Delivering what Thomas calls “community-based learning,” the proposed English Skills Center at 235 Jericho Turnpike would be open exclusively to high school/college students in New Hyde Park and the surrounding area.
“It would be a facility to help students particularly at the high school and college level,” Thomas explains. “The program would be specifically just for English for SAT preparation and college writing.”
Parent interest prompted Thomas to look into English tutoring. She said while the location is not large, she’s dreaming bigger. If the need arises, the program could branch out to older age groups. Thomas has been teaching at Nassau Community College since 2009 and previously spent eight years teaching for the City University of New York.
“Depending on the need, we can expand. I think it would be very beneficial for the students,” says Thomas. “As a college professor, I can say some of the students I have are
weak in their writing because they are not adequately prepared. We want to facilitate more learning.”

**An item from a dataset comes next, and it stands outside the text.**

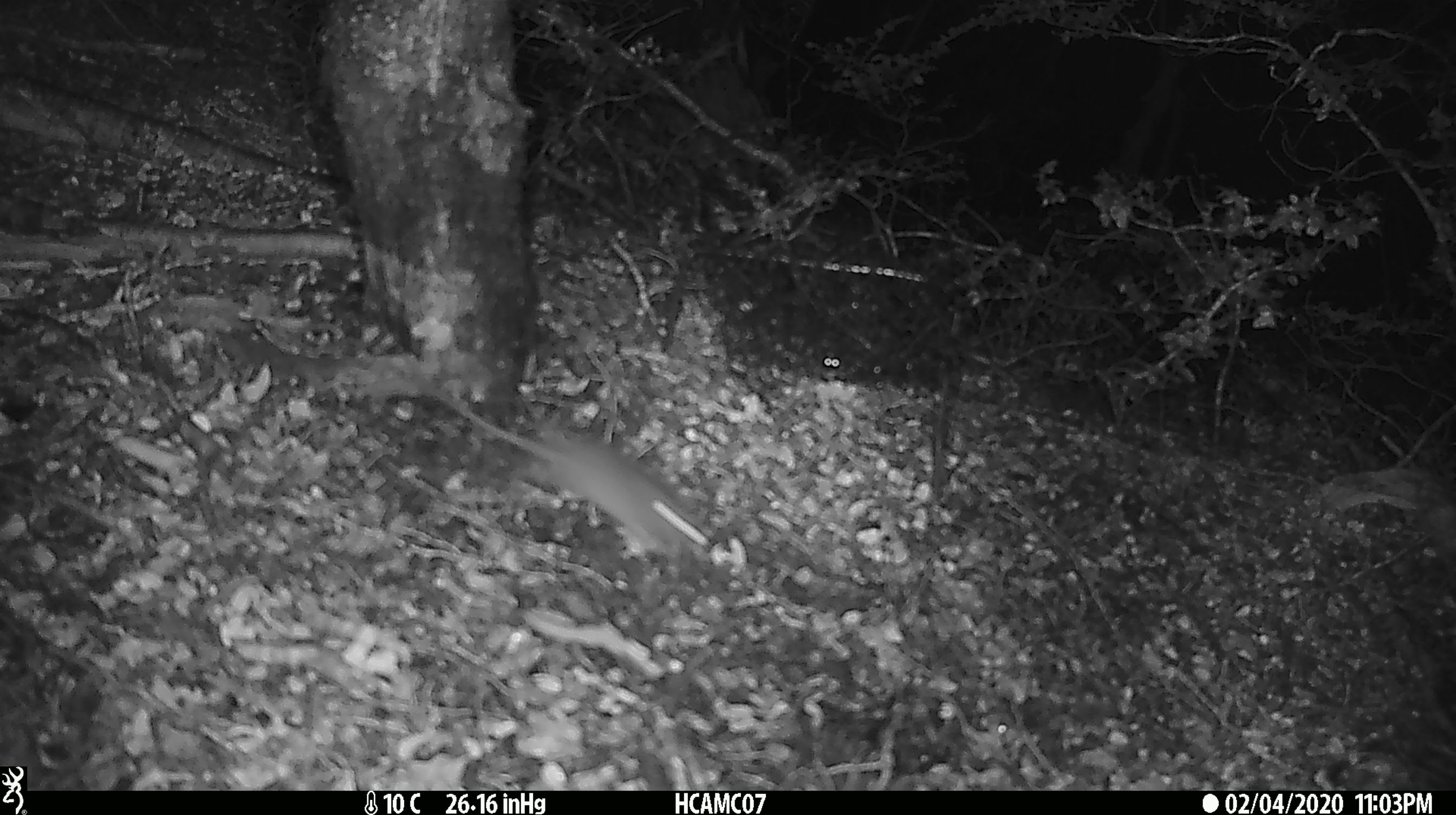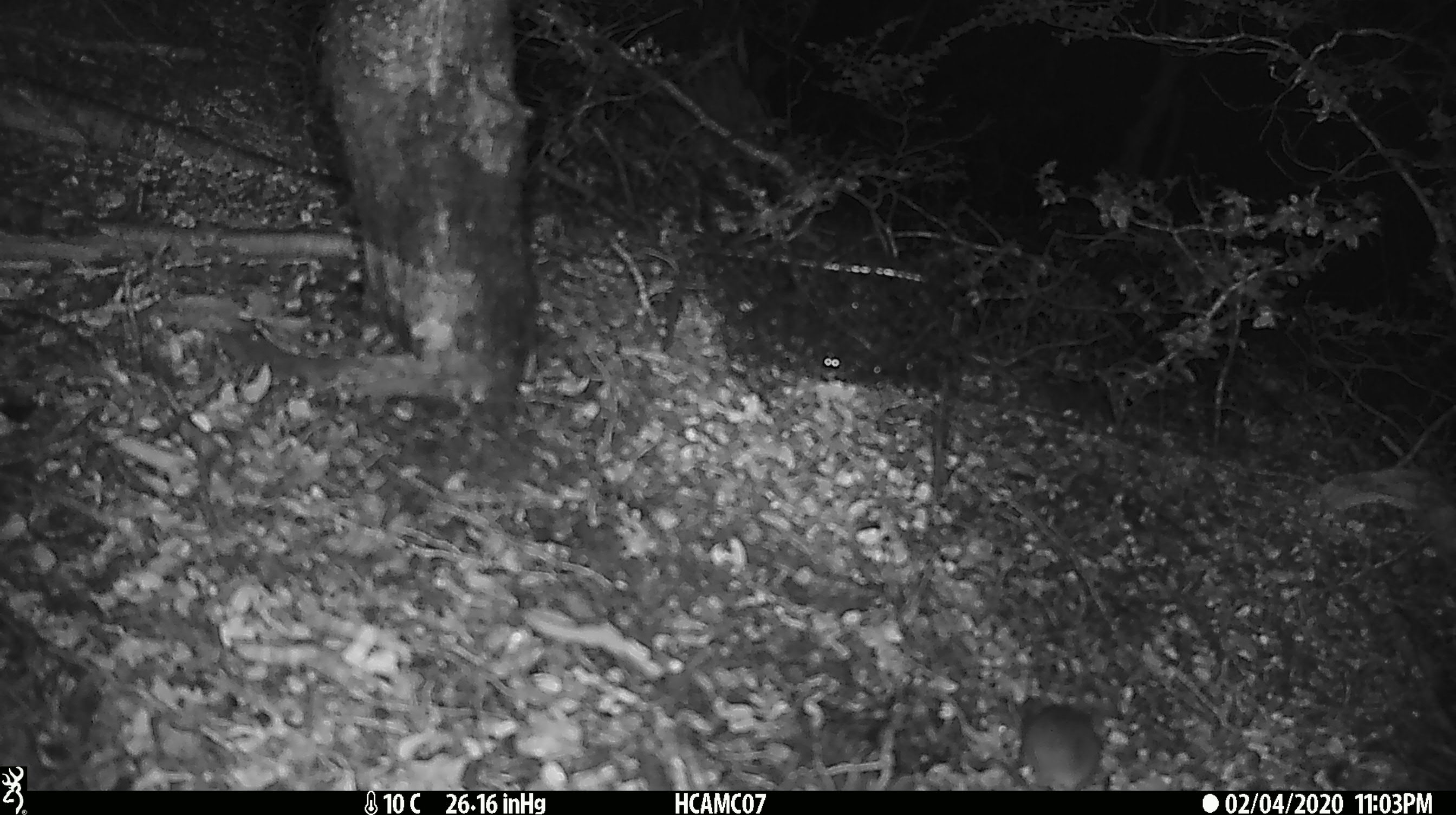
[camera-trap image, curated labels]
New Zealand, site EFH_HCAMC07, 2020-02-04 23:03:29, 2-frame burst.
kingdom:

The competition from entities like Mathnaisium or Kaplan, an SAT prep course, could prove a potential roadblock. She feels there’s an answer.
“I was going to call it an SAT bootcamp prep course,” Thomas says. “It would be a week or two weeks to help students refresh everything and prepare students who need extra help.”

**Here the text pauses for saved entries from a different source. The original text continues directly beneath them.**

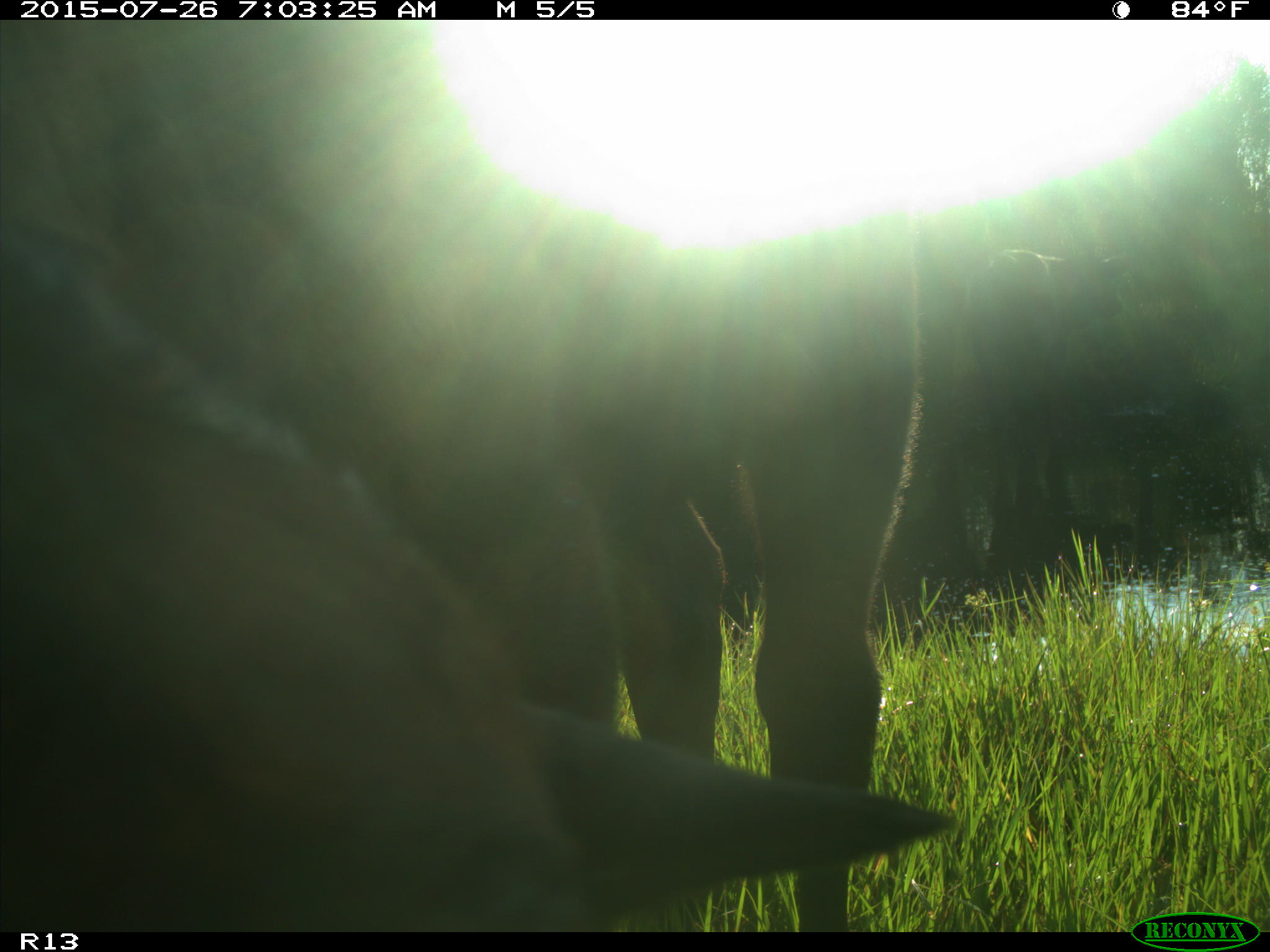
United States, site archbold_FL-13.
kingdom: Animalia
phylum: Chordata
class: Mammalia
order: Artiodactyla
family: Bovidae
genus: Bos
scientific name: Bos taurus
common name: domestic cow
Bos taurus (domestic cow).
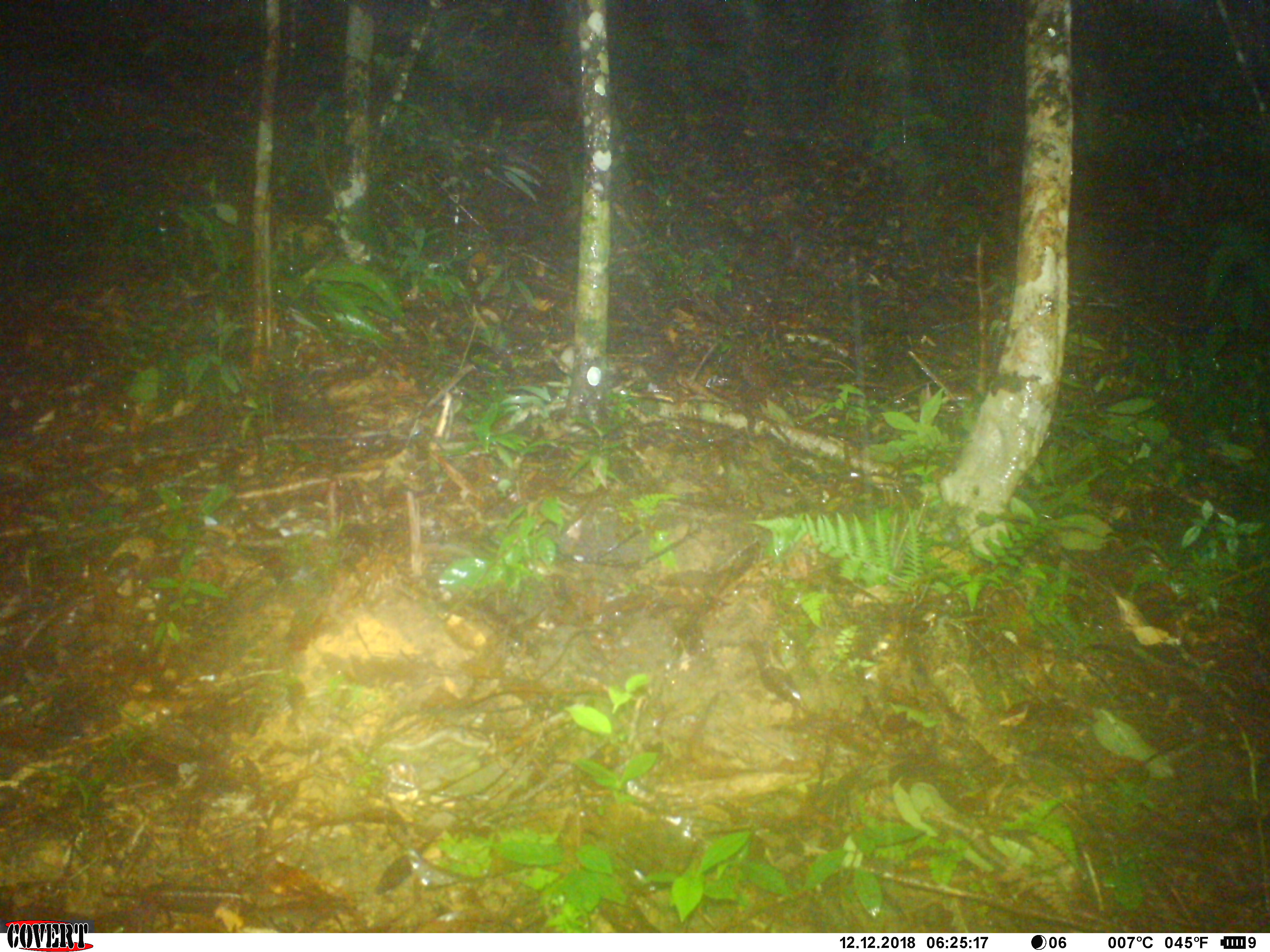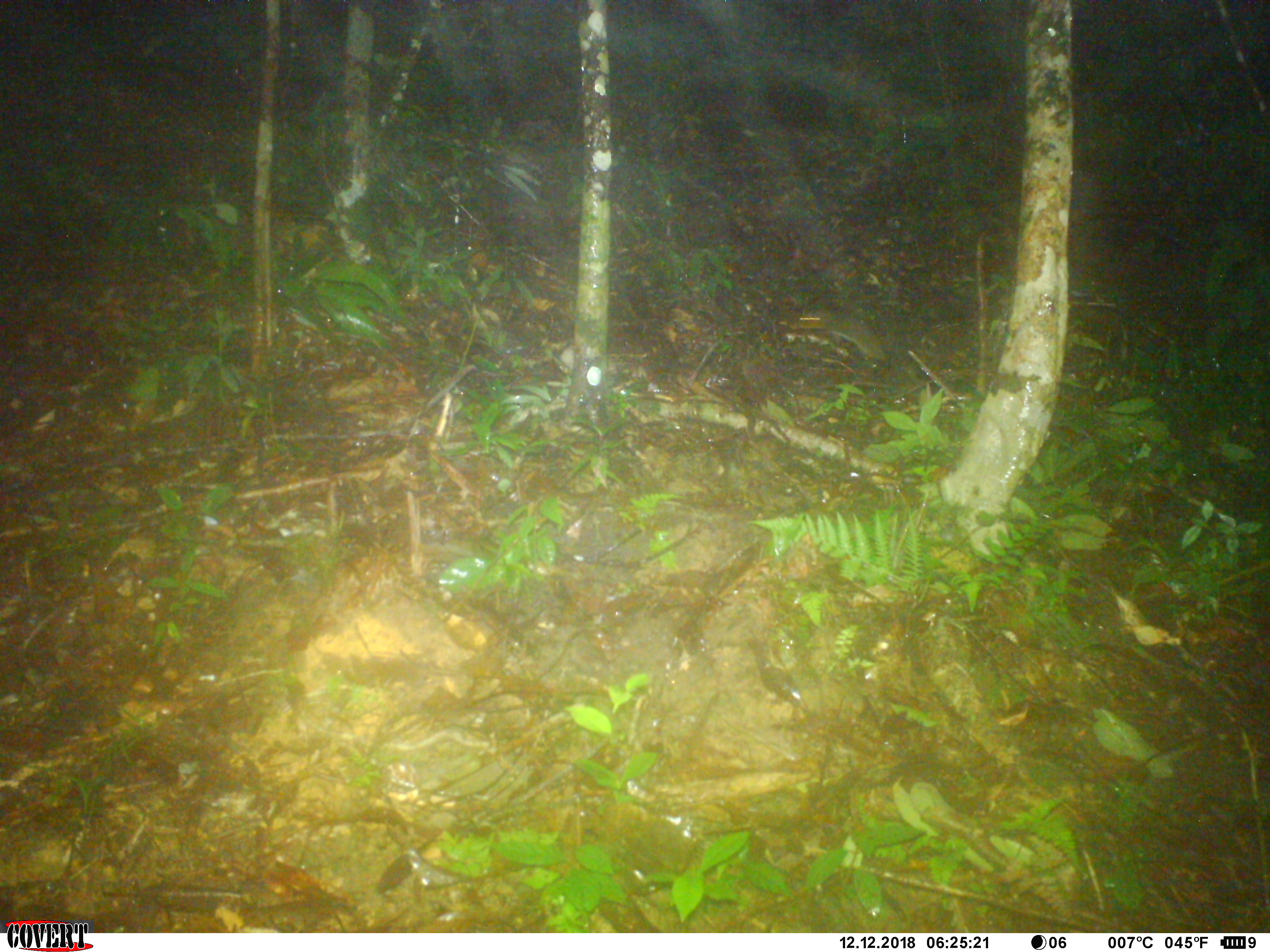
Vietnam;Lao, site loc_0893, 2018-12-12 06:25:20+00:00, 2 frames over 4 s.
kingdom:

Fall classes would take place on weekdays, 3:30 to 7:30 p.m., with Saturday classes from 10 a.m. to 3 or 4 p.m. and possibly Sunday classes. Class sizes could total up to 15 students. Three to four instructors would be on staff for the center, but not at one time, according to Thomas. Pricing has not been finalized.
“These would be qualified teachers, not tutors,” she said. “Possibly my colleagues, professors would be there to help.”
The Nassau County Planning Commission is currently reviewing the plan, a move Mayor Robert Lofaro called “standard.”
“We still need to hear from Nassau County,” he says, adding that he does not expect the county to find any problems. Thomas expects a grand opening in the fall.